#### TESTO ESTRATTO ####

CHISSA' DOVE VANNO I RADICALI

TEODORI: "NIENTE OTTIMISMI, MA..."

1. il Partito Radicale è stato una necessità per chiunque, tra gli anni Cinquanta e gli anni Ottanta, volesse condurre un'azione politica liberale, non accontentandosi di proclamazioni verbali ma volendo realizzare elementi nel fuoco della realtà che, non solo per slogan, era davvero un regime partitocratico.

Il Pr un miracolo: perché non affogò nella palude degli accomodamenti realpolitici che in un modo o nell'altro segnarono tutti i partiti laici; perché non cadde all'ombra delle potentissime egemonie democristiana e comunista; perché seppe vedere con occhi autenticamente liberali tutti i difficili passaggi della Prima Repubblica; perché rialzò prepotentemente le bandiere del radicalismo liberale che imputridivano in una palude immobile; perché fece nascere una classe dirigente le cui qualità politiche, intellettuali e umane non hanno precedenti se non nella breve e intensa stagione dell'azionismo.

#### DATI RACCOLTI ####

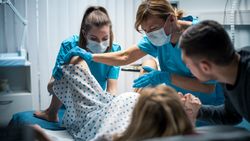 In the Hospital Woman in Labor Pushes to Give Birth, Obstetricians Assisting, Husband Holds Her Hand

####

*ESERCIZI*
**1)** Nel testo sul Partito Radicale, per chi era una necessità il partito tra gli anni Cinquanta e gli anni Ottanta?
**2)** Le seguenti affermazioni concordano con il testo sul Partito Radicale? Per ciascuna rispondi sì o no e cita le parole del testo che lo stabiliscono.
(a) Il Pr cadde all'ombra delle egemonie democristiana e comunista.
(b) Le qualità della classe dirigente nata dal Pr trovano un precedente nella stagione dell'azionismo.
(c) Il Pr affogò nella palude degli accomodamenti realpolitici.
**3)** Trascrivi dal testo sul Partito Radicale il brano che va da "Il Pr un miracolo: perché" fino a "intensa stagione dell'azionismo." compreso.

*SOLUZIONI*
**1)** Per chiunque volesse condurre un'azione politica liberale, non accontentandosi di proclamazioni verbali ma volendo realizzare elementi nel fuoco della realtà.

**2)**
(a) No: "perché non cadde all'ombra delle potentissime egemonie democristiana e comunista".
(b) Sì: "non hanno precedenti se non nella breve e intensa stagione dell'azionismo".
(c) No: "perché non affogò nella palude degli accomodamenti realpolitici".

**3)**
Il Pr un miracolo: perché non affogò nella palude degli accomodamenti realpolitici che in un modo o nell'altro segnarono tutti i partiti laici; perché non cadde all'ombra delle potentissime egemonie democristiana e comunista; perché seppe vedere con occhi autenticamente liberali tutti i difficili passaggi della Prima Repubblica; perché rialzò prepotentemente le bandiere del radicalismo liberale che imputridivano in una palude immobile; perché fece nascere una classe dirigente le cui qualità politiche, intellettuali e umane non hanno precedenti se non nella breve e intensa stagione dell'azionismo.